▶ **WHAT NEEDS TO BE DONE**: Return, exactly, the line that contains "How far is the" together with all lines after it to the end of the entries, and no further lines.

▶ **SUPPLIED DATA**:
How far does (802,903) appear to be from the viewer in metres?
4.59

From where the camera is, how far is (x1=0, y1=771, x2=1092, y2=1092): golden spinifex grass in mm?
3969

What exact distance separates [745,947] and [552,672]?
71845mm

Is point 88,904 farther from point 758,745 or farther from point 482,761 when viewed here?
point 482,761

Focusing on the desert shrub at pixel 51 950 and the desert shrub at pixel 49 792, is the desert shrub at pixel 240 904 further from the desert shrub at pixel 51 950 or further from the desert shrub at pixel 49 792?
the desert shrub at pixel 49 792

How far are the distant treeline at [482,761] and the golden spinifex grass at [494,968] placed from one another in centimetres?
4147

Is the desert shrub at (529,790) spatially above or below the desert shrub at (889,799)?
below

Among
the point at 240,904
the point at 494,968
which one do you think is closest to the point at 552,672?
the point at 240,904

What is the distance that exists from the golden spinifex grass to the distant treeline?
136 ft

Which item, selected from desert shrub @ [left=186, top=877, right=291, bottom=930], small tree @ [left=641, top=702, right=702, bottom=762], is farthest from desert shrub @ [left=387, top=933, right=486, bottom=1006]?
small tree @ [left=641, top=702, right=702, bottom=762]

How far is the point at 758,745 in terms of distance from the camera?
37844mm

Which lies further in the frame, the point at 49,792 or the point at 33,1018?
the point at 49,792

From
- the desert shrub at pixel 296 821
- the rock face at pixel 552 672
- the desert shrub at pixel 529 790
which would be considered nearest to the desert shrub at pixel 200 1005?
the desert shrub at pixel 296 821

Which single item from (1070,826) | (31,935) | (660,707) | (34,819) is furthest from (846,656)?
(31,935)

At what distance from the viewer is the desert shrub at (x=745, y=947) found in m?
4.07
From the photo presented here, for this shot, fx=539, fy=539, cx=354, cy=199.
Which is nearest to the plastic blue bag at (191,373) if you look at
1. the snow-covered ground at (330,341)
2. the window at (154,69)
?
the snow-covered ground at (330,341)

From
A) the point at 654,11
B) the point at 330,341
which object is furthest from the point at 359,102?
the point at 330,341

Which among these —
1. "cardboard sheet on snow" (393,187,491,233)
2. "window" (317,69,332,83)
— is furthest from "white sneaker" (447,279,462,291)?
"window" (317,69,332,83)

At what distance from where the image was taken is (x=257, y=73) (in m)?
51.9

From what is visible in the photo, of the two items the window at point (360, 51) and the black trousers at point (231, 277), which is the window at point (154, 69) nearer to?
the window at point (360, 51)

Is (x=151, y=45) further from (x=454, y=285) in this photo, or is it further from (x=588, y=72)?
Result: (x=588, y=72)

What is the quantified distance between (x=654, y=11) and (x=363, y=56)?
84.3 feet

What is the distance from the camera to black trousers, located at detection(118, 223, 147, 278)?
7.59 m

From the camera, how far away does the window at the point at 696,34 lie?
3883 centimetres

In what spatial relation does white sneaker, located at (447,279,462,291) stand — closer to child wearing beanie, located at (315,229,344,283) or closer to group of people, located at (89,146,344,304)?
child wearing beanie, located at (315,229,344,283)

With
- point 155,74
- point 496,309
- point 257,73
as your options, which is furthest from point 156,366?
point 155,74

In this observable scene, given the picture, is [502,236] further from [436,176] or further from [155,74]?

▶ **OUTPUT FOR THIS EXERCISE**:
How far is the point at 758,745 in terms of distance from the camera?
37844mm

Which lies further in the frame, the point at 49,792 or the point at 33,1018?
the point at 49,792

From
- the desert shrub at pixel 296 821
- the rock face at pixel 552 672
- the desert shrub at pixel 529 790
which would be considered nearest to the desert shrub at pixel 200 1005?
the desert shrub at pixel 296 821

Which single item from (1070,826) | (31,935) | (660,707) | (34,819) is furthest from (846,656)?
(31,935)

At what distance from the viewer is the desert shrub at (x=745, y=947) found in m?
4.07
From the photo presented here, for this shot, fx=539, fy=539, cx=354, cy=199.
Which is nearest to the plastic blue bag at (191,373) if you look at
1. the snow-covered ground at (330,341)
2. the window at (154,69)
?
the snow-covered ground at (330,341)

From
A) the point at 654,11
B) the point at 330,341
which object is furthest from the point at 359,102?
the point at 330,341

Which among these —
1. "cardboard sheet on snow" (393,187,491,233)
2. "window" (317,69,332,83)
— is furthest from "white sneaker" (447,279,462,291)?
"window" (317,69,332,83)

At what distance from where the image was taken is (x=257, y=73) (in m)?
51.9

From what is visible in the photo, of the two items the window at point (360, 51) and the black trousers at point (231, 277), which is the window at point (154, 69) nearer to?
the window at point (360, 51)

Is (x=151, y=45) further from (x=454, y=285) in this photo, or is it further from (x=588, y=72)?
Result: (x=588, y=72)

What is the quantified distance between (x=654, y=11) and (x=363, y=56)?
84.3 feet

What is the distance from the camera to black trousers, located at detection(118, 223, 147, 278)?
7.59 m

From the camera, how far away does the window at the point at 696,34 lie?
3883 centimetres

In what spatial relation does white sneaker, located at (447,279,462,291) stand — closer to child wearing beanie, located at (315,229,344,283) or closer to group of people, located at (89,146,344,304)?
child wearing beanie, located at (315,229,344,283)

With
- point 155,74
- point 496,309
- point 257,73
as your options, which is furthest from point 156,366?
point 155,74

In this observable scene, given the picture, is [502,236] further from [436,176] or further from [155,74]?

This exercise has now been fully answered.